#### Exercise data:
[Start of section]
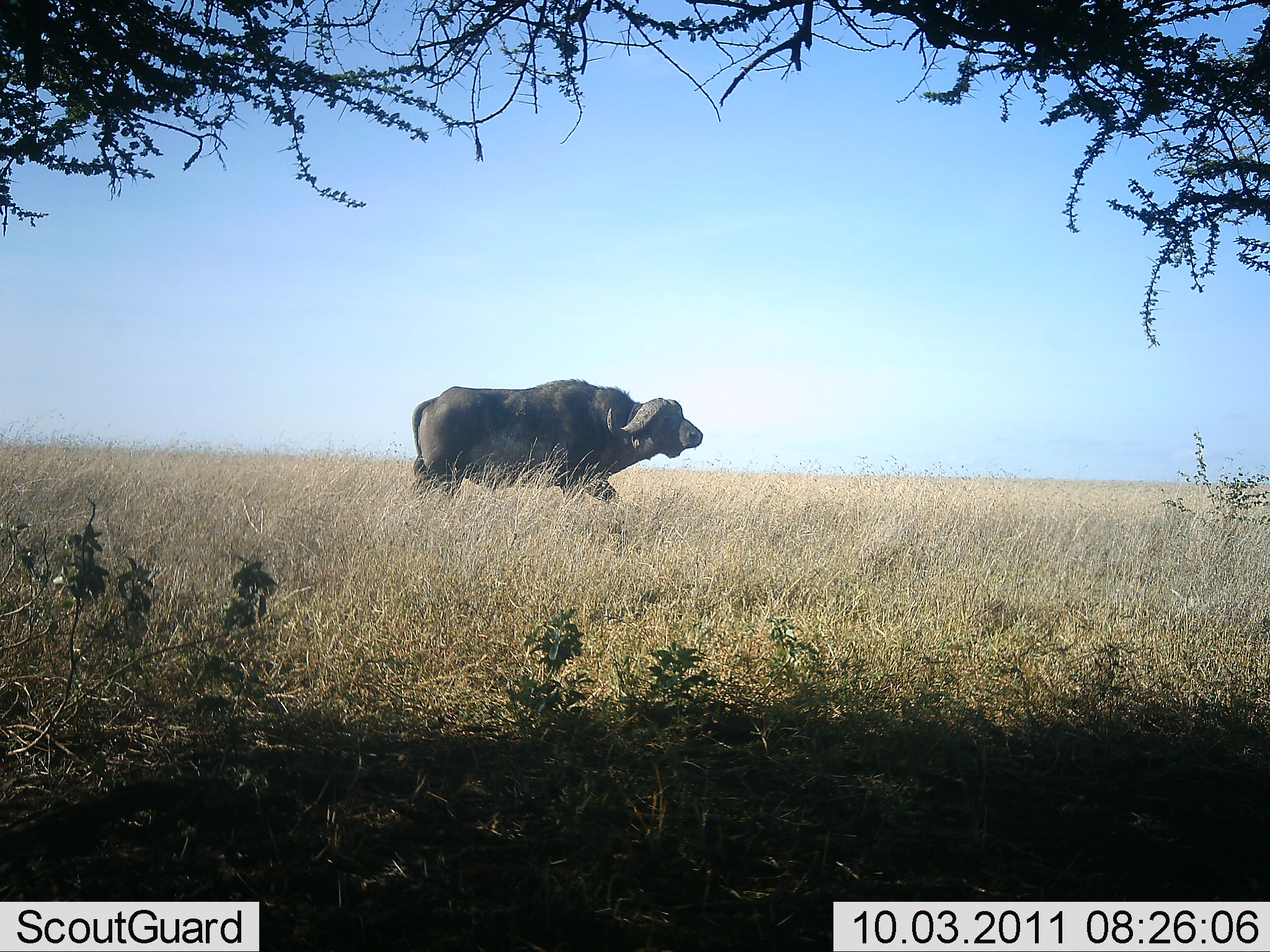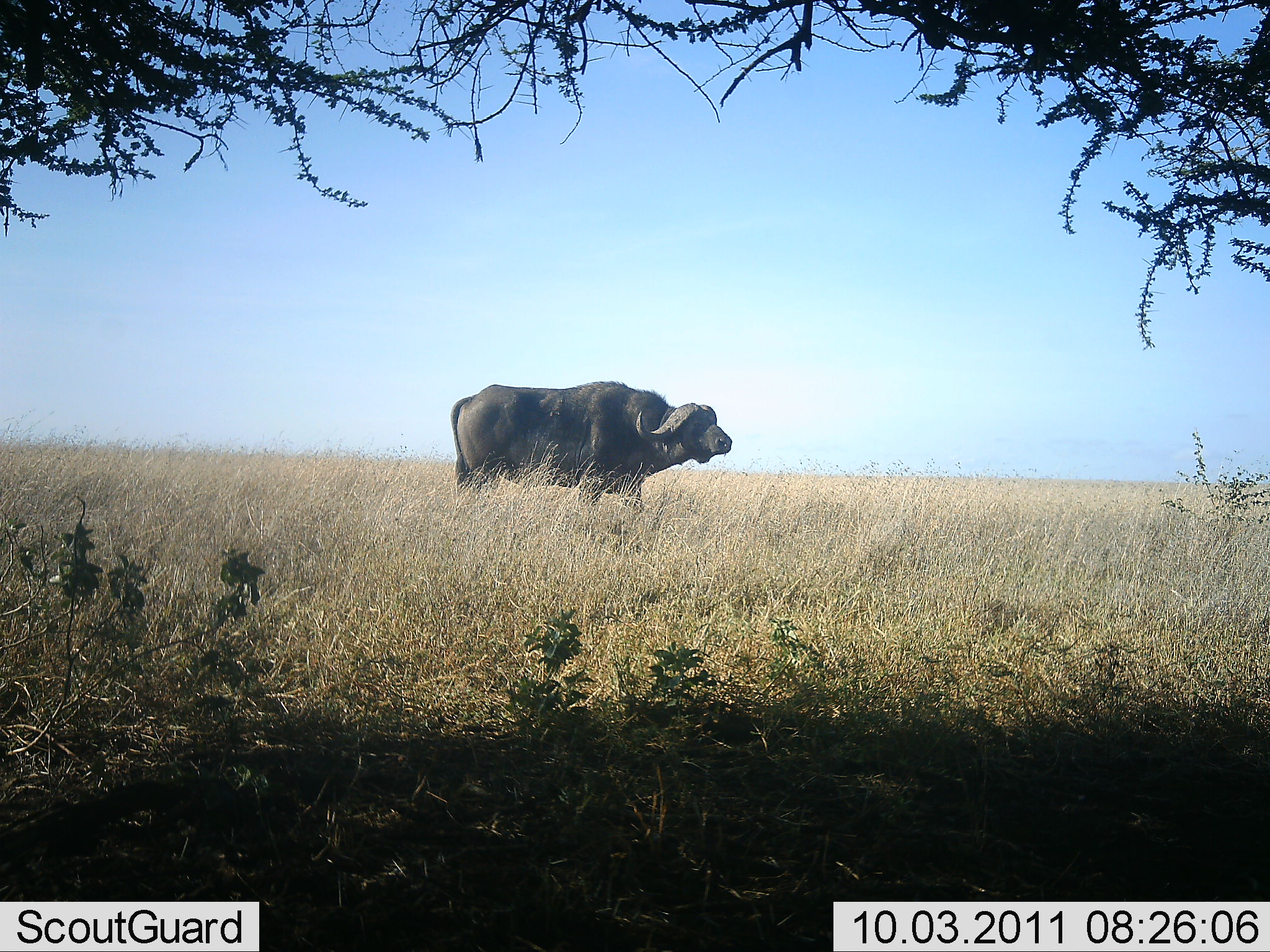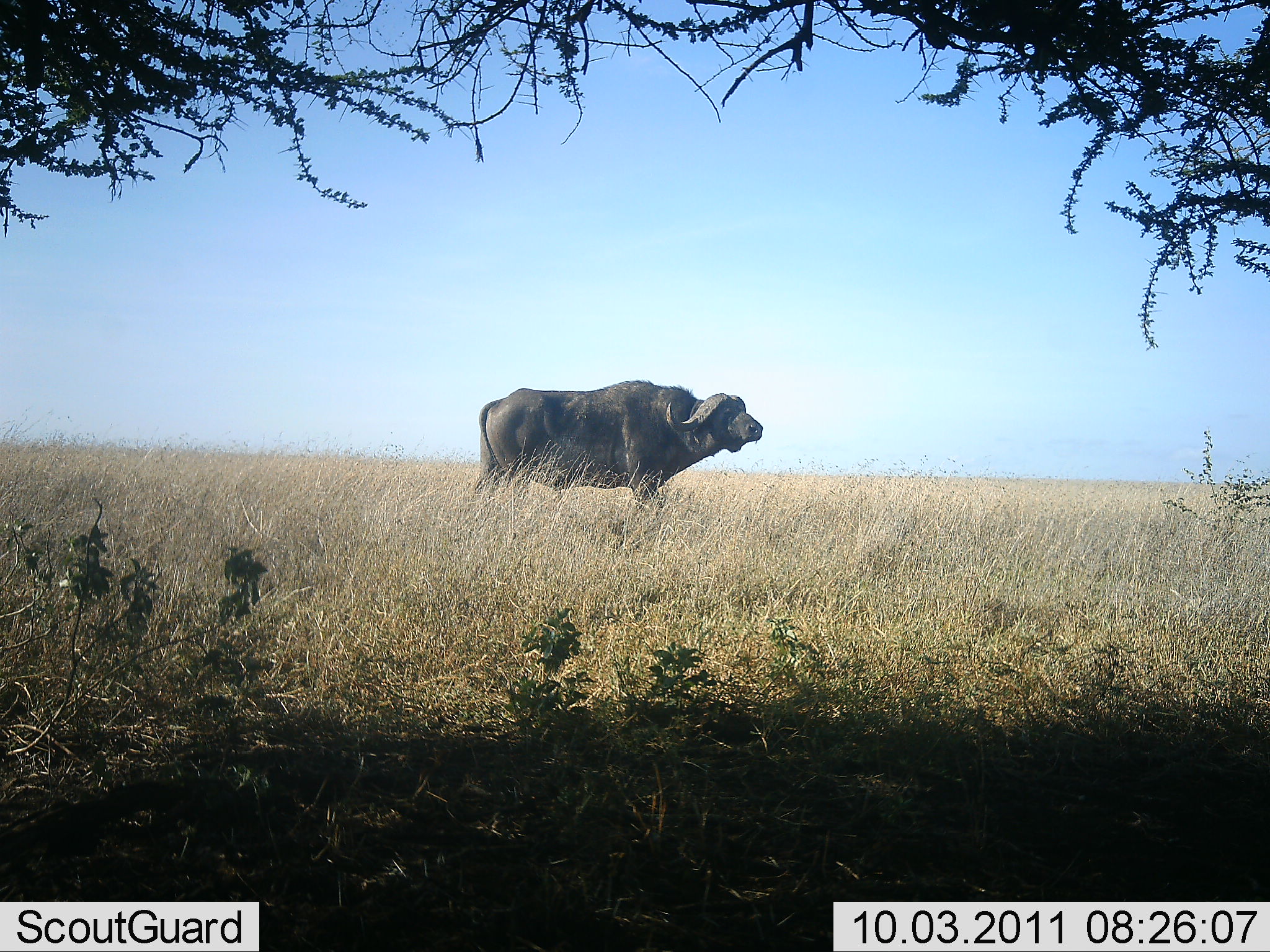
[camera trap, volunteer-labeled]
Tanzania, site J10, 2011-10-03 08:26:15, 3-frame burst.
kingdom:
[End of section]
#### Task item:
Return an exact copy of the data above, apart from any pictures.

#### Response area:
[camera trap, volunteer-labeled]
Tanzania, site J10, 2011-10-03 08:26:15, 3-frame burst.
kingdom:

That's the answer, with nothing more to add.